Darkvelvet1 @Darkvelvet1, krakens y sirenas, Perspectivas

“Quién sabe cómo estalla el corazón de los insectos que no sobreviven a nuestra infancia.”

Angélica Liddell

Me he criado en los barrios de neón,
en la rabiosa nocturnidad de las botellas y los cuerpos llenos.
Espécimen de lengua chispeante y barriobajera.
Las luces del castillo, no eran la leyenda que contaban
y los príncipes azules eran el mayor cuento que rulaba en todos los bares.

A caballo, rota, enamorada y libre.

Jaulas las justas.
Futbolines ardiendo en la luna
Y como plato fuerte los mordiscos robados a cada trago compartido.

Ni el azul marino, ni las monjas y su temor de dios
valían para evitar el aullido.
Nada, todo lo arrollaron las hormonas
y los pósters de los melenudos dorados del rock.
Las madrugadas de final en la playa…

Polvo en los adoquines que reblandecían los tripis,
la burbujeante música que lo podía todo,
el amor a borbotones, las manos furiosas
buscando el placer…
Las mamadas en los baños, las corridas fogosas en la cara.
Las lágrimas vertidas por los labios imposibles.
La rabia de los sentimientos sin corresponder, la gravedad de una derrota
y los inexistentes manuales para sobrevivir a la muerte de Cobain
y no saber provocar deseo
y a las impúdicas caídas de ojos que lo magnificaban todo.

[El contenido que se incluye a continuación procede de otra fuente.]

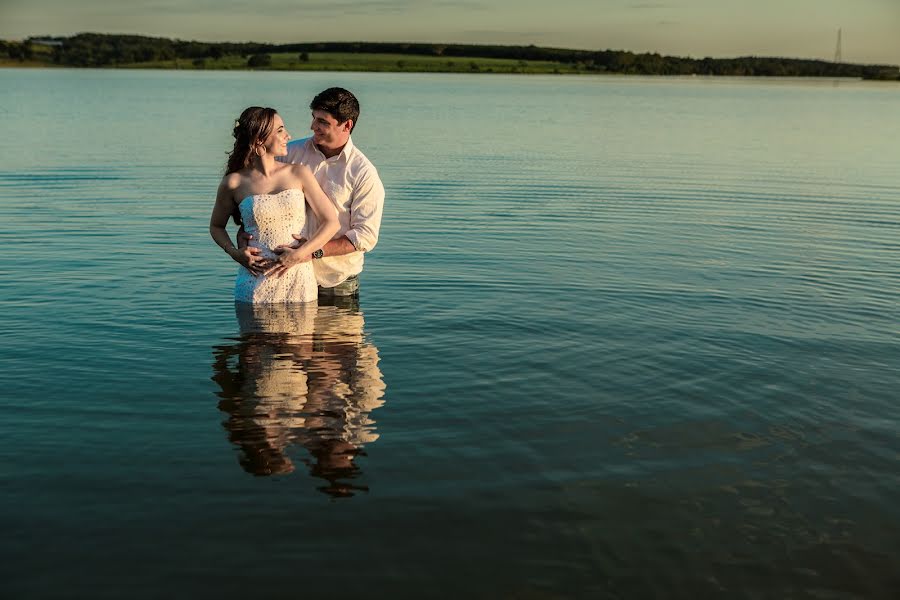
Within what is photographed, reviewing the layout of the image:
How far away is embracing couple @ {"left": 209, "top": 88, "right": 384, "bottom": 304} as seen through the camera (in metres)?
8.71

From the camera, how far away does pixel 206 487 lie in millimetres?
6281

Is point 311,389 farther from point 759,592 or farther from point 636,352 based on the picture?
point 759,592

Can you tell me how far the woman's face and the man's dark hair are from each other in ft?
1.75

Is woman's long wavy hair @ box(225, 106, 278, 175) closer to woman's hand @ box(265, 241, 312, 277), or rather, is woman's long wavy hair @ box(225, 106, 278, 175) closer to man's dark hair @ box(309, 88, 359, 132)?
man's dark hair @ box(309, 88, 359, 132)

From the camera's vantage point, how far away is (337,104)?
9.02 meters

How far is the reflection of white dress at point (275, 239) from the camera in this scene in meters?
8.76

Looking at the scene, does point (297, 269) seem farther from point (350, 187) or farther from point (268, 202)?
point (350, 187)

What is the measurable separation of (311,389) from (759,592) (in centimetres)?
439

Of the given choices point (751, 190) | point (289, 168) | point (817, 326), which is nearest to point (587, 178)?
point (751, 190)

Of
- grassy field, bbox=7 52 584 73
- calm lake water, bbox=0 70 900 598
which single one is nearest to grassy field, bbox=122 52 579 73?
grassy field, bbox=7 52 584 73

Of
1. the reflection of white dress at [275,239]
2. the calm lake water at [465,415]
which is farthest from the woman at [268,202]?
the calm lake water at [465,415]

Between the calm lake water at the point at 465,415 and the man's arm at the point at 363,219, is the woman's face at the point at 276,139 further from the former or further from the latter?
the calm lake water at the point at 465,415

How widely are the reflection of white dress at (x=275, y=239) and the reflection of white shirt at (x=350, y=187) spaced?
0.52 m

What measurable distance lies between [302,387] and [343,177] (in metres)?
2.26
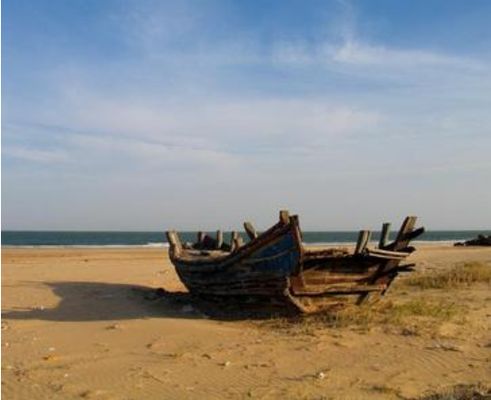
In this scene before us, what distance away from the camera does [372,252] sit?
10117 mm

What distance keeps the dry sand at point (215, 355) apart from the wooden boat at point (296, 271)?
531 millimetres

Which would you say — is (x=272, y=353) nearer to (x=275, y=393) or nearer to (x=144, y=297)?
(x=275, y=393)

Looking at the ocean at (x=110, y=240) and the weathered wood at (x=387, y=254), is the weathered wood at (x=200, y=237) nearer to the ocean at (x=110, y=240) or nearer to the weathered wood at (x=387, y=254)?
the weathered wood at (x=387, y=254)

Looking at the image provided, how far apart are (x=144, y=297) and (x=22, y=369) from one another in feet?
18.6

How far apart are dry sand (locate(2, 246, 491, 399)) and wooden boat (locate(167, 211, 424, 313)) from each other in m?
0.53

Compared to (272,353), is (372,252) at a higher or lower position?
higher

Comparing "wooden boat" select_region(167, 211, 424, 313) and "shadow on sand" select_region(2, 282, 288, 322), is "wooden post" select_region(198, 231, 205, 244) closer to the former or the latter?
"shadow on sand" select_region(2, 282, 288, 322)

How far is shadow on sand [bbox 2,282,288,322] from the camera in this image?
1045cm

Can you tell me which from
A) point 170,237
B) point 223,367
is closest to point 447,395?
point 223,367

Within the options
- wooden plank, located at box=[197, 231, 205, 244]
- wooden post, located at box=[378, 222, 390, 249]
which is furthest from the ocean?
wooden post, located at box=[378, 222, 390, 249]

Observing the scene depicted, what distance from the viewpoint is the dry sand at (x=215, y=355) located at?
6.27m

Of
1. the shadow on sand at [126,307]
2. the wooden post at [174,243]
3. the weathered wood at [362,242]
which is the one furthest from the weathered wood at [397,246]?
the wooden post at [174,243]

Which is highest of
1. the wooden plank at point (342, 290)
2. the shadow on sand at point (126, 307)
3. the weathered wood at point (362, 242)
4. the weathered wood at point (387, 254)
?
the weathered wood at point (362, 242)

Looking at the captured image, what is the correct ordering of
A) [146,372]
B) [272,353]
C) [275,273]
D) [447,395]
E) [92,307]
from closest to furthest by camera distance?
[447,395]
[146,372]
[272,353]
[275,273]
[92,307]
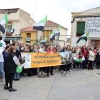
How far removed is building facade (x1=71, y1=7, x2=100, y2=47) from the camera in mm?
25047

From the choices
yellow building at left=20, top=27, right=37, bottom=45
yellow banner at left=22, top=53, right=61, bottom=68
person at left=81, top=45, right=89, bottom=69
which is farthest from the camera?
yellow building at left=20, top=27, right=37, bottom=45

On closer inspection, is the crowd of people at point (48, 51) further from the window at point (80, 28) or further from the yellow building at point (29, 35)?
the yellow building at point (29, 35)

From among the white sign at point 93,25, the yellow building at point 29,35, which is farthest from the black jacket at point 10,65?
the yellow building at point 29,35

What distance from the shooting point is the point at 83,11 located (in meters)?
26.3

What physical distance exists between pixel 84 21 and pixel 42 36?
41.3 ft

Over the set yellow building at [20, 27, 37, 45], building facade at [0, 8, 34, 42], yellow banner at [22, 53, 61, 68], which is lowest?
yellow banner at [22, 53, 61, 68]

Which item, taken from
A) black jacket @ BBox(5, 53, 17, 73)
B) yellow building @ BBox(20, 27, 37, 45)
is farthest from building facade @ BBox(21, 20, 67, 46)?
black jacket @ BBox(5, 53, 17, 73)

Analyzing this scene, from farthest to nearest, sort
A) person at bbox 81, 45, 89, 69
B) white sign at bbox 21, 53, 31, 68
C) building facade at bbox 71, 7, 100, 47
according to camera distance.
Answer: building facade at bbox 71, 7, 100, 47 → person at bbox 81, 45, 89, 69 → white sign at bbox 21, 53, 31, 68

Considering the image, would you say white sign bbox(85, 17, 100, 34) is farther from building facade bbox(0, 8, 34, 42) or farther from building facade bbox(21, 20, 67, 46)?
building facade bbox(0, 8, 34, 42)

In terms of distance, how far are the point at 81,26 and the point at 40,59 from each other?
1526 centimetres

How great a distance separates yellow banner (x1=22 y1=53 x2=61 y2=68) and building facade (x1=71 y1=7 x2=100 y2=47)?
13398 mm

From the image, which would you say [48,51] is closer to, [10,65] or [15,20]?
[10,65]

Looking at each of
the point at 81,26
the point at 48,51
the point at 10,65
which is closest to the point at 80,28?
the point at 81,26

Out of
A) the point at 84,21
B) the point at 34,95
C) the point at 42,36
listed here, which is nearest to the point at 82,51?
the point at 34,95
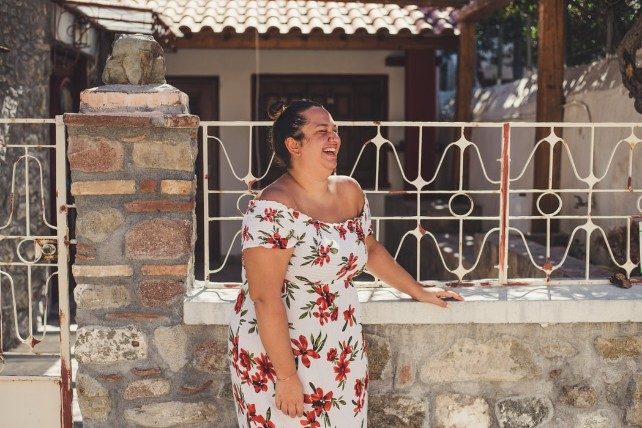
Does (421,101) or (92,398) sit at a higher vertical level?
(421,101)

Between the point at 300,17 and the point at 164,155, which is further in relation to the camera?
the point at 300,17

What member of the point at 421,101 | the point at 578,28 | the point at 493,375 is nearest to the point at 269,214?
the point at 493,375

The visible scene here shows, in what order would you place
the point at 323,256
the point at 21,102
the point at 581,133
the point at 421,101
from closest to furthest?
the point at 323,256 < the point at 21,102 < the point at 581,133 < the point at 421,101

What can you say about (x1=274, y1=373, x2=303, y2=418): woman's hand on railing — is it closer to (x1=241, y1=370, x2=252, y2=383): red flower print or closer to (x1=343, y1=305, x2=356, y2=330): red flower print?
(x1=241, y1=370, x2=252, y2=383): red flower print

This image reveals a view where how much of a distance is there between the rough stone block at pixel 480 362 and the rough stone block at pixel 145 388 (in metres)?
1.12

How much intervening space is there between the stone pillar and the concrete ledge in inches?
5.8

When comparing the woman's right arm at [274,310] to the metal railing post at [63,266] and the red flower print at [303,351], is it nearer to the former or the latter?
the red flower print at [303,351]

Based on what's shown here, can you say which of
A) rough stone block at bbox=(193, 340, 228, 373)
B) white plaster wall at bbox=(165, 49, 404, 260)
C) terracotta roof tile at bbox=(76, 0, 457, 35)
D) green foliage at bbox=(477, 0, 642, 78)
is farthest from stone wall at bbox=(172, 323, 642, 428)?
white plaster wall at bbox=(165, 49, 404, 260)

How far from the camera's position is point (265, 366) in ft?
8.82

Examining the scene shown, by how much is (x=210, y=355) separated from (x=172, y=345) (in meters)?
0.17

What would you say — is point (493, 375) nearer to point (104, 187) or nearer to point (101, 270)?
point (101, 270)

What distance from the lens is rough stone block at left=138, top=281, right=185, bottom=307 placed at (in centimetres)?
341

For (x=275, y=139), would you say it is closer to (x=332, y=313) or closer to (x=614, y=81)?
(x=332, y=313)

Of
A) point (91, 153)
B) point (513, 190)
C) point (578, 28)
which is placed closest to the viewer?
point (91, 153)
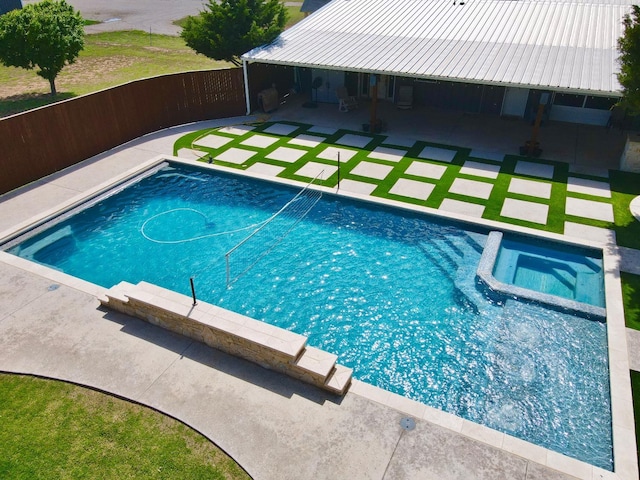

Te quiero, te odio, olvídame…

Amar con locura los viajes, los trenes destartalados.
Los colchones con dulce de leche.
Mi bello argentino, que me curó los labios de la inseguridad
y me folló el coño y la boca cuando la madrugada se puso tan oscura
(te recuerdo y guardo un rincón en el corazón que aún huele rico a mate).
A mi primer amor, que fue un maldito camello y un cabrón.
A no saber ganar y a ese perder con elegancia,
que era un brindis al hedonismo y las batallas épicas.
Seguir la ruta de la seda…

Los cantos a la juventud a golpe de vías de tren y locura de la que cree que nunca va morir.
“Been drinkin’ gasoline
And honey you can make my motor hum”.

Y a Blake le robábamos su palacio de sabiduría a golpe de exceso.
Nunca se vuelve de los trenes nocturnos,
nunca es pronto para la epopeya…

“I’m on the nightrain
I can never get enough”

Cuando me llegan los versos, voy de ganas hasta la luna.
Las vías marcadas en los recuerdos y la lumbre que no desiste, aunque se frene.
Nightrain, tempestad y bolero de hambre y grito.
(A este ejercicio de nostalgia, invito yo).